-- Provided passage follows --

Compositional Explanations of Neurons

TL;DR

The paper addresses interpreting neurons in deep networks by learning compositional logical concepts that approximate neuron behavior, enabling analysis across vision and NLP. It introduces a compositional search over a base concept space using operators like And, Or, and Not to build logical forms that maximize an IoU based similarity with neuron activations. Empirical results show neurons can encode meaningful abstractions as well as polysemantic or bias-driven cues; interpretability correlates with task performance differently in vision and NLP, and explanations enable copy-paste adversarial interventions that predictably alter model behavior. This approach provides a transparent framework for diagnosing biases, understanding learned representations, and guiding targeted interventions, with reproducible code and clear limitations discussed.

Abstract

We describe a procedure for explaining neurons in deep representations by identifying compositional logical concepts that closely approximate neuron behavior. Compared to prior work that uses atomic labels as explanations, analyzing neurons compositionally allows us to more precisely and expressively characterize their behavior. We use this procedure to answer several questions on interpretability in models for vision and natural language processing. First, we examine the kinds of abstractions learned by neurons. In image classification, we find that many neurons learn highly abstract but semantically coherent visual concepts, while other polysemantic neurons detect multiple unrelated features; in natural language inference (NLI), neurons learn shallow lexical heuristics from dataset biases. Second, we see whether compositional explanations give us insight into model performance: vision neurons that detect human-interpretable concepts are positively correlated with task performance, while NLI neurons that fire for shallow heuristics are negatively correlated with task performance. Finally, we show how compositional explanations provide an accessible way for end users to produce simple "copy-paste" adversarial examples that change model behavior in predictable ways.

-- Provided passage concluded --
-- Provided records follows --

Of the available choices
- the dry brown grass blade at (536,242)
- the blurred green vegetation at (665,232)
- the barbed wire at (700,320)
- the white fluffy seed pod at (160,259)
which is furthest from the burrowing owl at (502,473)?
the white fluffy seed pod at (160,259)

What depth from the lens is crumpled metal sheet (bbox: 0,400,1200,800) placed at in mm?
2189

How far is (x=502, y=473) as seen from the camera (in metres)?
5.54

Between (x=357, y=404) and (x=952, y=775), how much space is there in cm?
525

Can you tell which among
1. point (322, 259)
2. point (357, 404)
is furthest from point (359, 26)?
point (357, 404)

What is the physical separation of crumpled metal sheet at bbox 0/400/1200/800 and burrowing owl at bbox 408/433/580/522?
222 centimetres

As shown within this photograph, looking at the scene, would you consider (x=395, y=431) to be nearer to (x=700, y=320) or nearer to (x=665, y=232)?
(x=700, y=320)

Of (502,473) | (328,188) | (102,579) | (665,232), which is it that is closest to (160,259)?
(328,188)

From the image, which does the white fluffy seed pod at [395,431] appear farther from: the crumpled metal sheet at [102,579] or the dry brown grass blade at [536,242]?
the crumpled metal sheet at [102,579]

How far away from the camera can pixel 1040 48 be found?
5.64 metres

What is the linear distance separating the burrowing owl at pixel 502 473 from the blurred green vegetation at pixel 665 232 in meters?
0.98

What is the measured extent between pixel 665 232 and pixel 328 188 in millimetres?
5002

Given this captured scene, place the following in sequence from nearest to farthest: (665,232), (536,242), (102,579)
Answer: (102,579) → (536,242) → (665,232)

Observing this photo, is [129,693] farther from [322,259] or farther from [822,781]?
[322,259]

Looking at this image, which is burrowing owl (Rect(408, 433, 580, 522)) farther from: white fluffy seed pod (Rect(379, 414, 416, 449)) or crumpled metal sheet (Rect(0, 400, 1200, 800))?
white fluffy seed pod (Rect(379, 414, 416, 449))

-- Provided records concluded --

▶ Required work
Answer these questions using the page on compositional explanations of neurons.
(a) Which operators does the compositional search use to build logical forms?
(b) What do neurons in natural language inference learn from dataset biases?
(c) How do vision neurons that detect human-interpretable concepts relate to task performance?

▶ Expected output
(a) And, Or, and Not.
(b) Shallow lexical heuristics.
(c) They are positively correlated with task performance.